The Barlow and Sanderson stagecoach in Monte Vista is a mud wagon like those that operated in the 1870s and 1880s along Barlow and Sanderson lines in the San Luis Valley. The only regional example of its type, the stagecoach was acquired by the Monte Vista Commercial Club and donated in 1959 to the Colorado Historical Society, which housed it for decades in the Fort Garland Museum. Because of conditions imposed on the original donation, in 2014 History Colorado (formerly the Colorado Historical Society) returned the stagecoach to Monte Vista, where it is in storage awaiting renovation and display in the Transportation of the West Museum.
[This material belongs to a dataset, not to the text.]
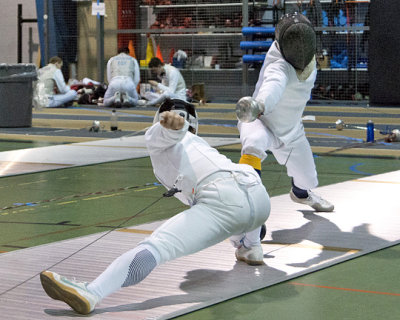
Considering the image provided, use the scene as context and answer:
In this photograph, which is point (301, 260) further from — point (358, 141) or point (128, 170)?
point (358, 141)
Barlow and Sanderson in the San Luis Valley
Before the rapid expansion of railroads in the West in the 1870s and 1880s, stagecoaches carried passengers, mail, and freight from town to town. Bradley Barlow and Jared Sanderson first entered the stagecoach business in the early 1860s in Missouri. The first use of the Barlow, Sanderson and Company name came in 1866, by which time it had a route to California. It was the only major company operating on western mainlines aside from Wells, Fargo and Company, which had come to dominate stage lines in the West. In the early 1870s Barlow and Sanderson controlled the Southern Overland Mail and Express Company, which was the last transcontinental stage line and the last stagecoach carrier of mail to California, as well as the mail route between Denver and Santa Fe. At its height, the company reportedly had 5,000 horses and mules in constant use on stage lines in Colorado and New Mexico.
By the mid-1870s stagecoaches were becoming feeders operating at the fringes of the railroads rather than main lines of transportation. Barlow and Sanderson began to operate a network of lines linking the San Luis Valley and the San Juan Mountains to the railroads. As the Denver & Rio Grande Railroad and the Atchison, Topeka & Santa Fe Railroad moved into the San Luis Valley, the stage terminus shifted each time the railroads opened a new section of track. By the early 1880s Barlow and Sanderson was operating primarily between mining camps in the San Juan Mountains.
Barlow retired in 1878. The company continued to operate in Colorado under the name J. L. Sanderson and Company until 1884, when Sanderson sold his Colorado operations to the Colorado and Wyoming Stage, Mail and Express Company. The same coaches continued to serve the company’s stage lines, but by this time stage use in Colorado had entered a period of permanent decline.
The Stagecoach at Fort Garland
Sometime before 1947, the Monte Vista Commercial Club (predecessor of the Chamber of Commerce) bought a Barlow and Sanderson stagecoach that had been used in the San Luis Valley in the 1870s and 1880s. In 1959 the club donated the stagecoach to the Colorado Historical Society, which decided to display it at the Fort Garland Museum to illustrate the fort’s use as a stage stop. In 1962 the stagecoach was restored and painted red, the color found on the popular Concord model made by leading nineteenth-century New Hampshire–based stagecoach manufacturer Abbot, Downing and Company.
In 1993, the stagecoach was examined by Merri Ferrell, a curator and carriage expert from the Museums at Stony Brook (now the Long Island Museum of American Art, History, and Carriages). Ferrell determined that the stagecoach was made by Abbot, Downing but was not a Concord coach. Instead, the stagecoach resembles a “mud wagon” found in the 1871 Abbot, Downing catalog. This type of wagon was smaller, lighter, and lower to the ground than a Concord coach. It was used primarily on steep and rough mountain roads in the West, especially in bad weather. The original color used on mud wagons was straw yellow, not the red of Concord coaches.
In 1996, a State Historical Fund grant allowed the stagecoach to be properly restored to its original color scheme. It continued to suffer damage over the next two decades, however, because it was displayed at Fort Garland in a shed that was open to the elements.
Move to Monte Vista
When the Monte Vista Commercial Club originally donated the stagecoach to the Colorado Historical Society in 1959, the donation came with conditions, including a provision allowing Monte Vista to use the stagecoach for special events and prohibiting its removal from Fort Garland for any other reason. This meant that History Colorado could not maintain the stagecoach in accordance with professional museum standards. As a result, History Colorado officially removed the stagecoach from its holdings on July 24, 2014, and transferred custody to Monte Vista.
The stagecoach is now in storage in Monte Vista awaiting decisions about funding and renovations. The Monte Vista Historical Society hopes the stagecoach will be renovated and placed in the Transportation of the West Museum, which offers an enclosed location to protect the stagecoach and an appropriate interpretive framework for understanding its history.